Non che le cose vadano meglio alle mucche. Per poter produrre latte, una mucca, come tutti i mammiferi, deve prima rimanere incinta, ma non è il suo vitello che vogliamo, bensì il latte a lui destinato. Se il nuovo nato è femmina, verrà strappata a sua madre dopo pochi giorni e alimentata a sostituti del latte, così che il latte che sua madre produce per lei possa essere invece venduto. La vitellina crescerà e seguirà il destino di sua madre nella filiera del latte, e come sua madre subirà lo stress di ripetute gravidanze, nascite e quasi costante lattazione. Anche lei sarà sfinita all’età di cinque o sei anni: l’industria la definisce “esaurita” e la destina al macello. Sua figlia prenderà il suo posto, e così per sempre.

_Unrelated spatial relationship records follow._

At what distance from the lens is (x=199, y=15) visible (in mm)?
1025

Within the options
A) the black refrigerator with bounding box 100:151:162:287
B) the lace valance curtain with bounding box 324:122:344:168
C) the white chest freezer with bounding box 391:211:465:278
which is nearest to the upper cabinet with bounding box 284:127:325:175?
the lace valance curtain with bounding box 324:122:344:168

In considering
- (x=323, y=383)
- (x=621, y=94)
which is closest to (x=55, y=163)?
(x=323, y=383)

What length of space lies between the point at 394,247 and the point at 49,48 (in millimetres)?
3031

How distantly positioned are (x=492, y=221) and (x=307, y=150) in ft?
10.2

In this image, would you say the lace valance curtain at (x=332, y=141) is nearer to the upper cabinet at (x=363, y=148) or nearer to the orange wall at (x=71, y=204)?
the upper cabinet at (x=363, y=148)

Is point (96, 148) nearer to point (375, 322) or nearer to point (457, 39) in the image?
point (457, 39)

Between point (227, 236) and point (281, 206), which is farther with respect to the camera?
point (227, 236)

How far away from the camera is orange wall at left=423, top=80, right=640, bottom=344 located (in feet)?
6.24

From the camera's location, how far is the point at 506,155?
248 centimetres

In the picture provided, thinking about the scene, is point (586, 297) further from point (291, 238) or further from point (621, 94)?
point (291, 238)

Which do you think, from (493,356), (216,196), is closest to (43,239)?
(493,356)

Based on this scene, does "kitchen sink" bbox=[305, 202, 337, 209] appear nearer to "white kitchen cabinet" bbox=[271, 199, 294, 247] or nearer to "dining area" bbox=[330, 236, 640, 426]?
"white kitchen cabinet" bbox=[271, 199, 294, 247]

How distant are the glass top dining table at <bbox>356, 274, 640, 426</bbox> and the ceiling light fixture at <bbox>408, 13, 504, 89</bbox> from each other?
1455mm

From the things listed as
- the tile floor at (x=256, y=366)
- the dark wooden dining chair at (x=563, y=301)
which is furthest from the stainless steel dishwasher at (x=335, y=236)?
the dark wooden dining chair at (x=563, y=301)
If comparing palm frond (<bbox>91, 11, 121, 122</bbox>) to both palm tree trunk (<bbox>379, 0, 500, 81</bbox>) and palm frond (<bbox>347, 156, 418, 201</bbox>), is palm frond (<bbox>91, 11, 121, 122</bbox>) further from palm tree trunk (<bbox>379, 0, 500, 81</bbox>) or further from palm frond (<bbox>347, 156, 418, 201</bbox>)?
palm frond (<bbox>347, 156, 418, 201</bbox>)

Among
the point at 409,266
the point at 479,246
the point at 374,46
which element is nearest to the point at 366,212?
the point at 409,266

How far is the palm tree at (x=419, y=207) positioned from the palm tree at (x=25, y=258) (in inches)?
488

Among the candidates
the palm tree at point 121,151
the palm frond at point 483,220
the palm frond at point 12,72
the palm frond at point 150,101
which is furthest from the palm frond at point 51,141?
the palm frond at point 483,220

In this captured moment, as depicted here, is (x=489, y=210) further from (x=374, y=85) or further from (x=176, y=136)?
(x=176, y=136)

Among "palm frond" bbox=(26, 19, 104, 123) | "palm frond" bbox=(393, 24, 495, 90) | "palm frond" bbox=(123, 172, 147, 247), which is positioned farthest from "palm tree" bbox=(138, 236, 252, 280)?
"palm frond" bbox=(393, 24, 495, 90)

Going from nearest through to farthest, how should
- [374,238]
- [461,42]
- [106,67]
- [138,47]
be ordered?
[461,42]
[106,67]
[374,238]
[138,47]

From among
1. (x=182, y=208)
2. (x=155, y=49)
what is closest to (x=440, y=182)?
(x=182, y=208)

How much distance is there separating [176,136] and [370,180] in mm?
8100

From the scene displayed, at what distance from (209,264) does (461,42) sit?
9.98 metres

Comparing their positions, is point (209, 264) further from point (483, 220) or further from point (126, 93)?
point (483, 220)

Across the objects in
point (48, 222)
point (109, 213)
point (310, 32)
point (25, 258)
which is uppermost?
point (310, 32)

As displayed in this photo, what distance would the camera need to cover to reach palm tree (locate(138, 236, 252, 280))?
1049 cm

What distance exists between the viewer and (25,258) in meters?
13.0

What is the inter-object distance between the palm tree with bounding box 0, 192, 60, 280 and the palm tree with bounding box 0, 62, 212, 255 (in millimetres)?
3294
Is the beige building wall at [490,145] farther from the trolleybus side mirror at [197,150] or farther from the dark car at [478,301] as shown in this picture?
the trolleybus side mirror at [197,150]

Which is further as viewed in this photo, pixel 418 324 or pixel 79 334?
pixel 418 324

Per i vitelli maschi, il futuro è ancora più breve e misero. Non possono produrre latte e spesso sono della razza sbagliata per diventare manzi. Alcuni vengono allevati alcuni mesi per esser trasformati in carne di vitello, mentre la maggior parte viene semplicemente uccisa poco dopo la nascita, solo perché vogliamo il latte che la madre produce per loro.

Che siano maschi o femmine, comunque, la separazione dei vitelli dalla loro madre è devastante per entrambi. Da tempo si sa che le mucche soffrono per la perdita dei loro cuccioli, e alcune muggiscono per giorni, chiamando disperatamente i loro piccoli perduti. Il prezzo emotivo che pagano è incalcolabile. Lo smaltimento dei vitelli maschi è di routine sia nelle fattorie biologiche che negli allevamenti intensivi. È insita proprio nella natura di questo processo industriale.

Scegliere alternative più compassionevoli è abbastanza semplice: possiamo, ad esempio, scegliere un latte vegetale per il cappuccino o per i cereali del mattino, e i sostituti dell’uovo per le frittate o nei nostri prodotti da forno. Non abbiamo bisogno di prodotti di origine animale, e sempre più persone stanno scegliendo alternative vegetali più etiche proprio per evitare di contribuire a queste indicibili sofferenze.